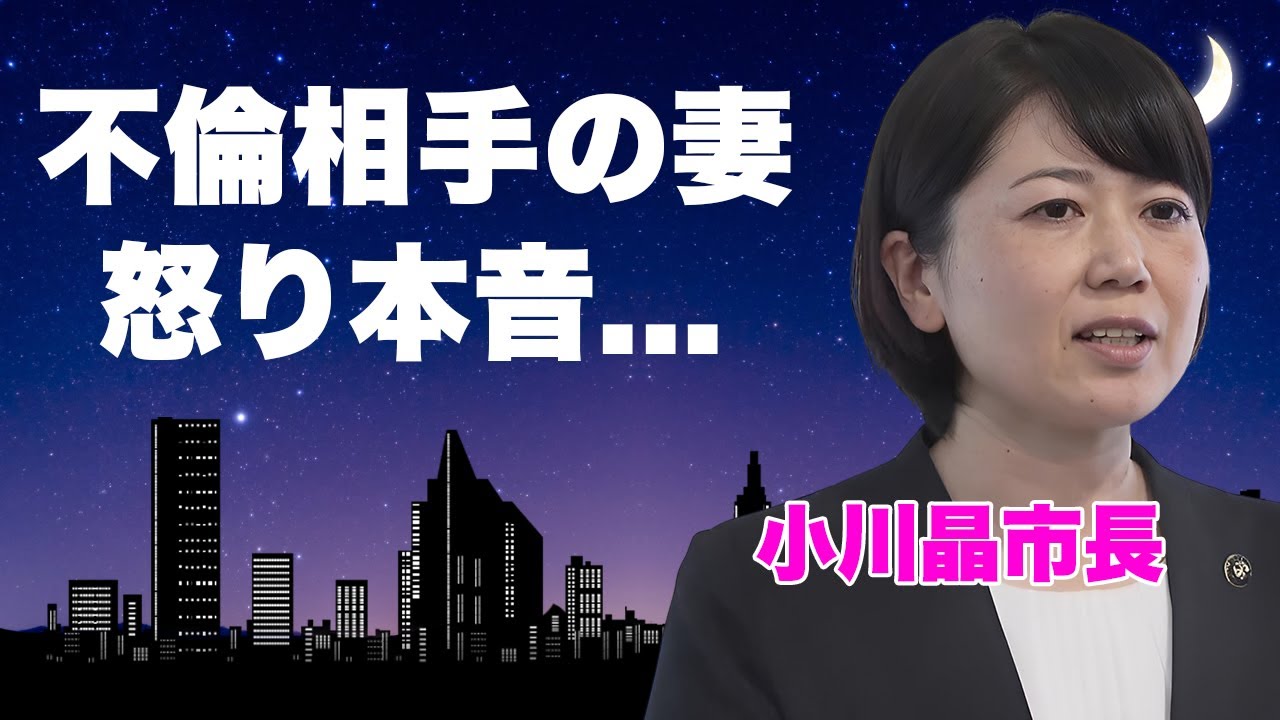 前橋市・小川晶市長が不倫相手と「どっちが多く誘ったか」で修羅場続行…市長お気に入りラブホが観光名所化している現状に言葉を失う…不倫相手の妻が告発した内容や市政そっちのけで繰り広げられる痴情がヤバい…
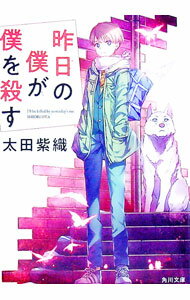 【中古】昨日の僕が僕を殺す / 太田紫織 (文庫)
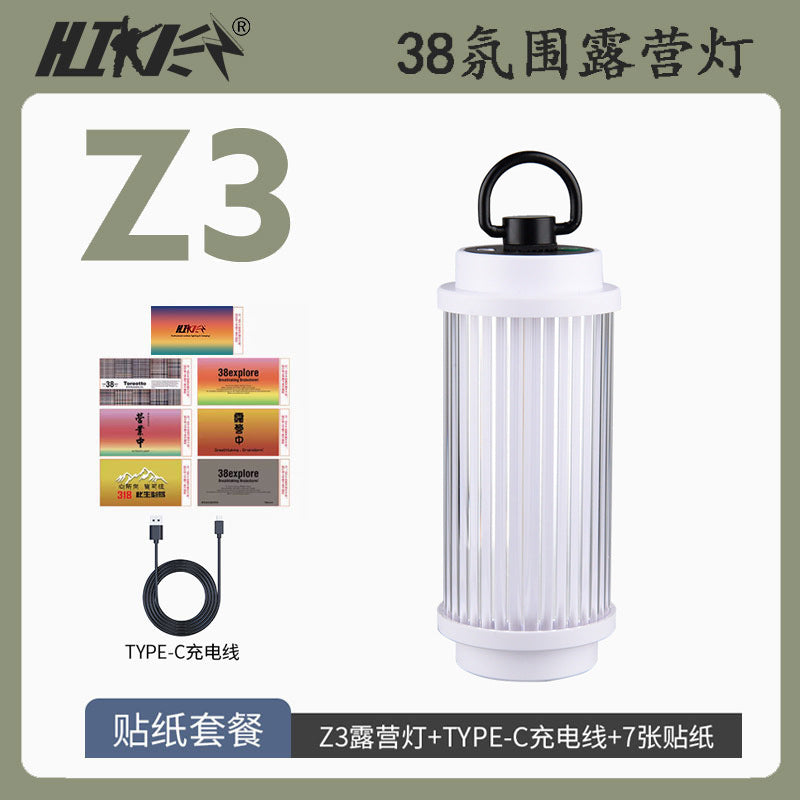 Retro Camping Lantern Outdoor Camping Light Household Emergency Tent Light Lantern Outdoor Light Multi-Functional Camping Light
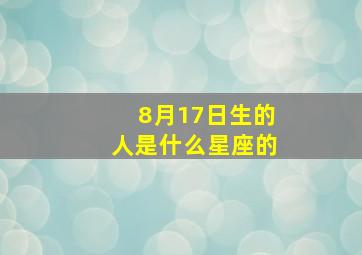 8月17日生的人是什么星座的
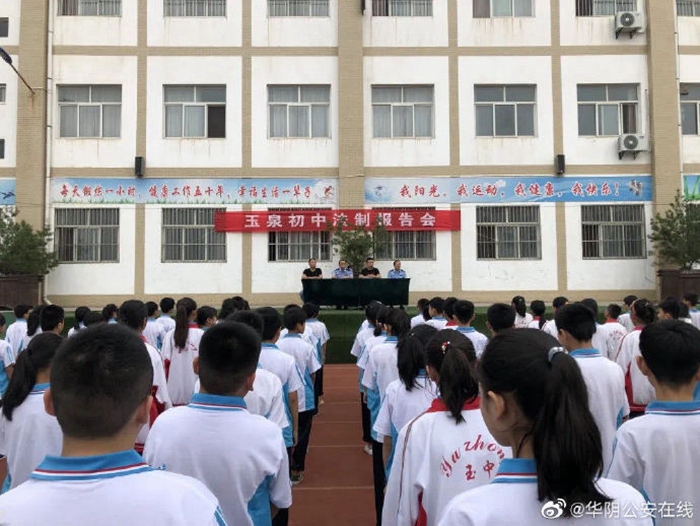 近日， 华阴公安在线玉泉派出所来到玉泉初中为全体学生做了一场生动的法制教育讲座。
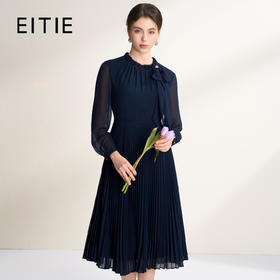 【法式蝴蝶结】EITIE爱特爱优雅飘逸深蓝百褶连衣裙2026春季新款A2607121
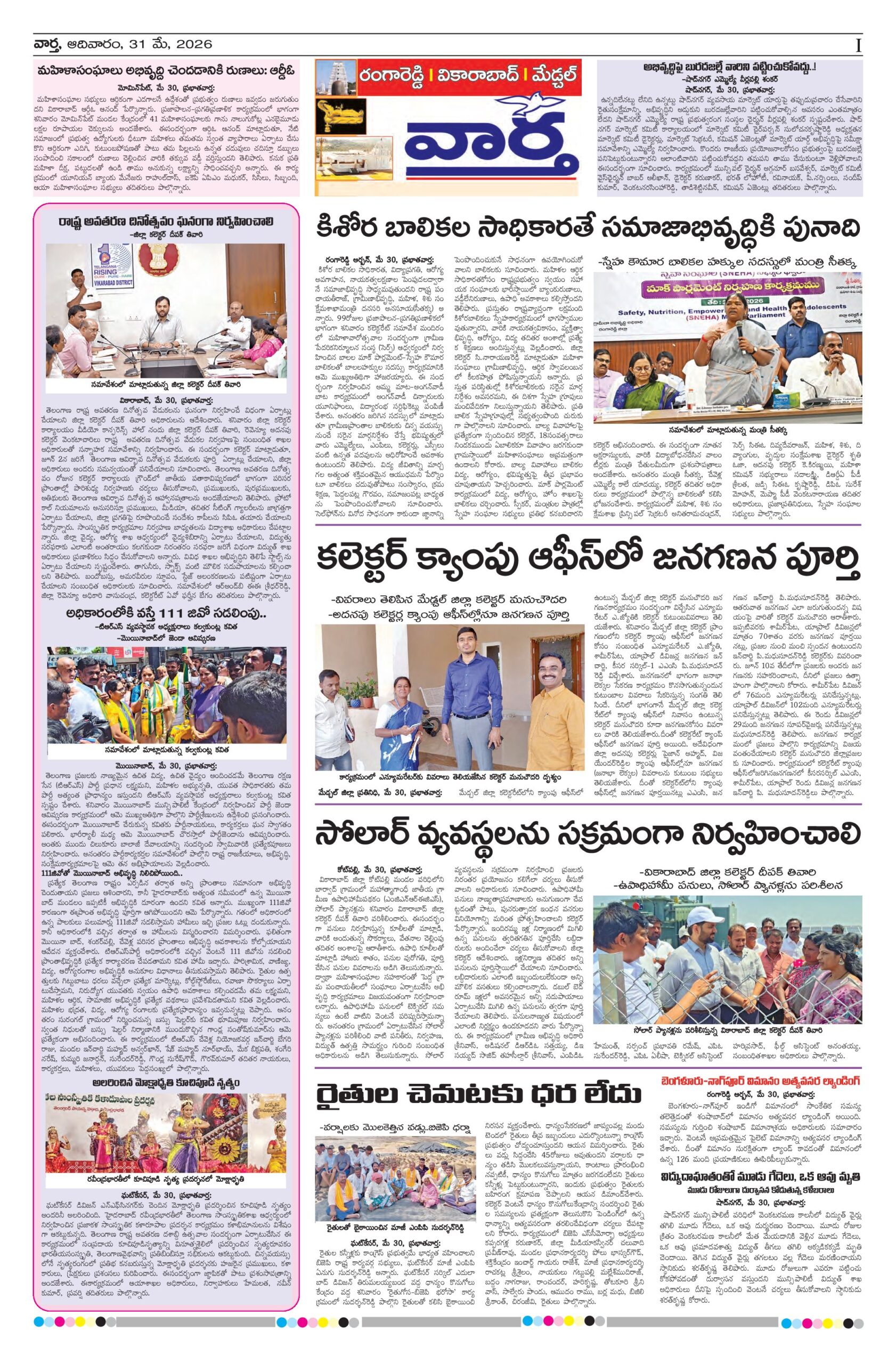 RangaReddy Tab - 31 May 2026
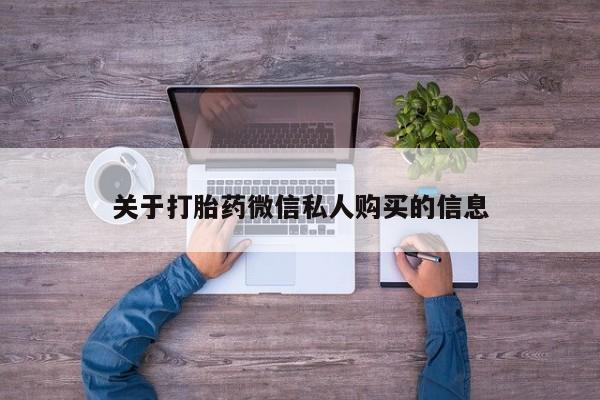 于田县附近打胎药私人店关于打胎药微信私人购买的信息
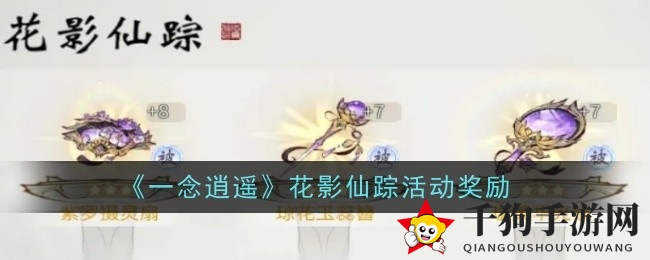 《一念逍遥》花影仙踪：解锁仙侠魅力，古宝配饰时装大放异彩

================================

Starting at the first line of the material, retype each line through the one containing "近日， 华阴公安在线玉泉派出", including that line, and omit the pictures.

Solution to this exercise:
 前橋市・小川晶市長が不倫相手と「どっちが多く誘ったか」で修羅場続行…市長お気に入りラブホが観光名所化している現状に言葉を失う…不倫相手の妻が告発した内容や市政そっちのけで繰り広げられる痴情がヤバい…
 【中古】昨日の僕が僕を殺す / 太田紫織 (文庫)
 Retro Camping Lantern Outdoor Camping Light Household Emergency Tent Light Lantern Outdoor Light Multi-Functional Camping Light
 8月17日生的人是什么星座的
 近日， 华阴公安在线玉泉派出所来到玉泉初中为全体学生做了一场生动的法制教育讲座。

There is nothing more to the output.